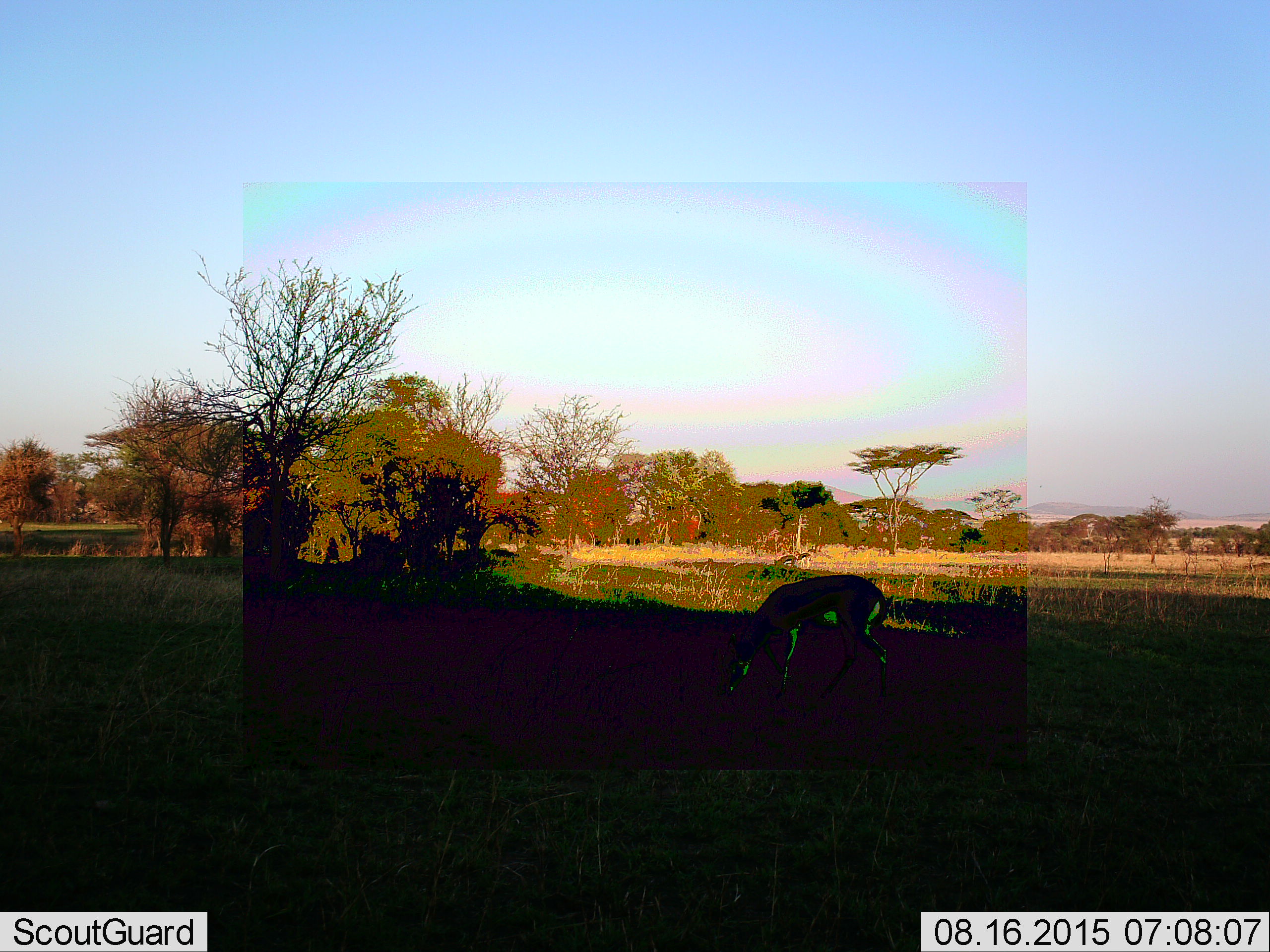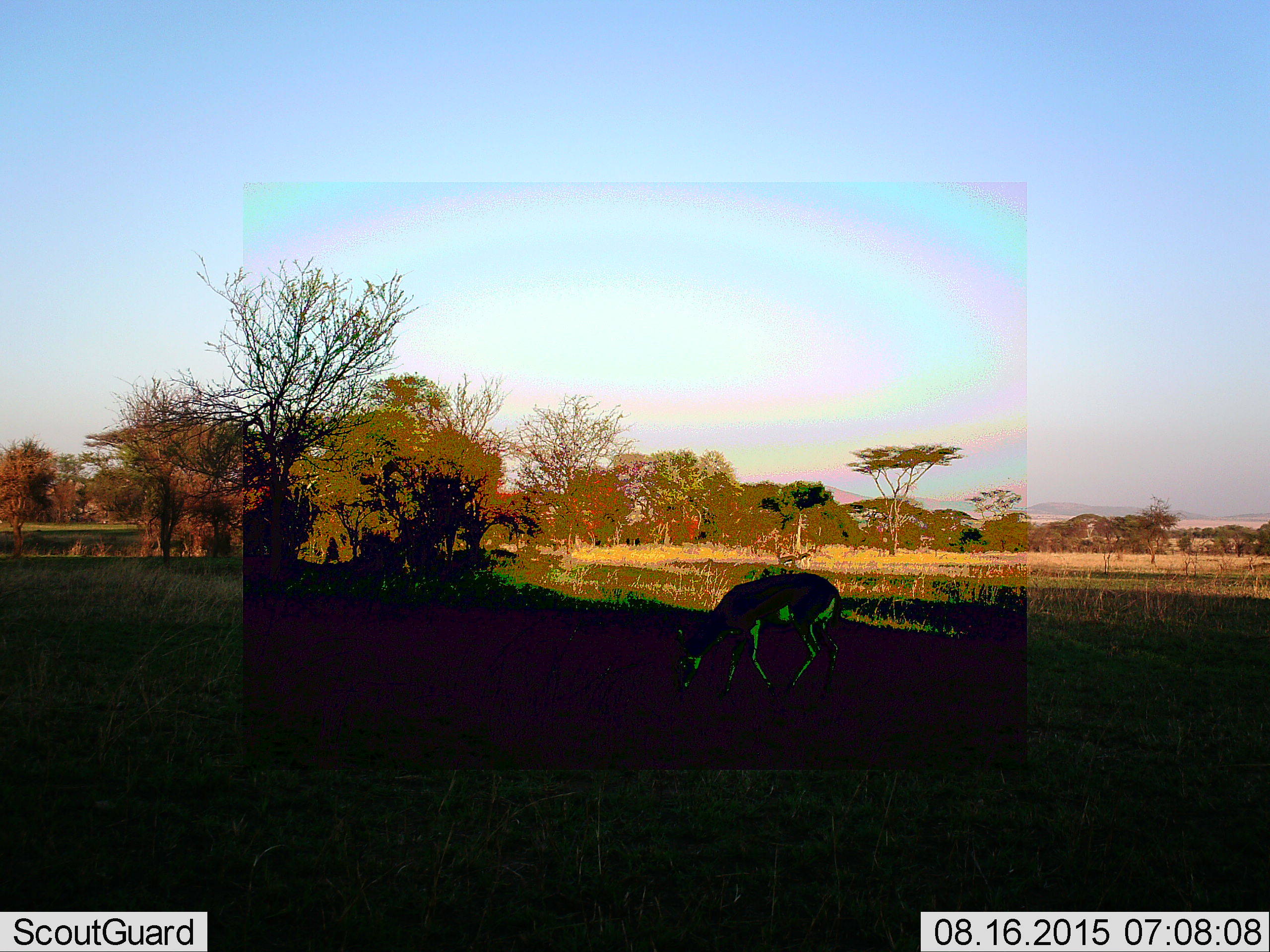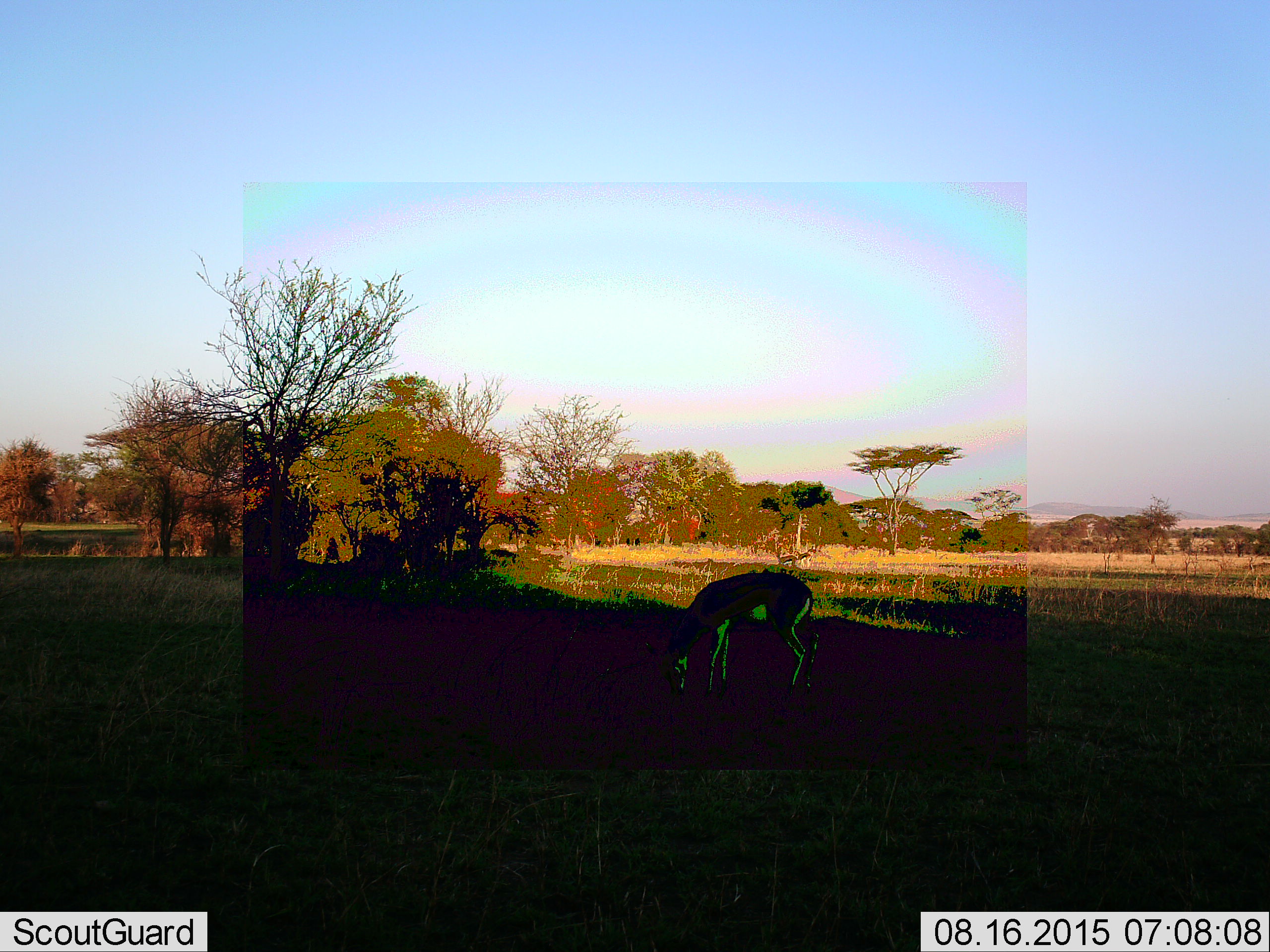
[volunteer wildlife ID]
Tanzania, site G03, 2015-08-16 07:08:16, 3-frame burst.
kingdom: Animalia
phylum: Chordata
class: Mammalia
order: Artiodactyla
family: Bovidae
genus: Eudorcas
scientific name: Eudorcas thomsonii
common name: thomson's gazelle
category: gazellethomsons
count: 1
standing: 45%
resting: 0%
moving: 45%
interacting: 0%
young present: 0%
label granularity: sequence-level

WORK INSTRUCTIONS:
Omit the pictures and restate the rest of the records verbatim.

YOUR SOLUTION:
[volunteer wildlife ID]
Tanzania, site G03, 2015-08-16 07:08:16, 3-frame burst.
kingdom: Animalia
phylum: Chordata
class: Mammalia
order: Artiodactyla
family: Bovidae
genus: Eudorcas
scientific name: Eudorcas thomsonii
common name: thomson's gazelle
category: gazellethomsons
count: 1
standing: 45%
resting: 0%
moving: 45%
interacting: 0%
young present: 0%
label granularity: sequence-level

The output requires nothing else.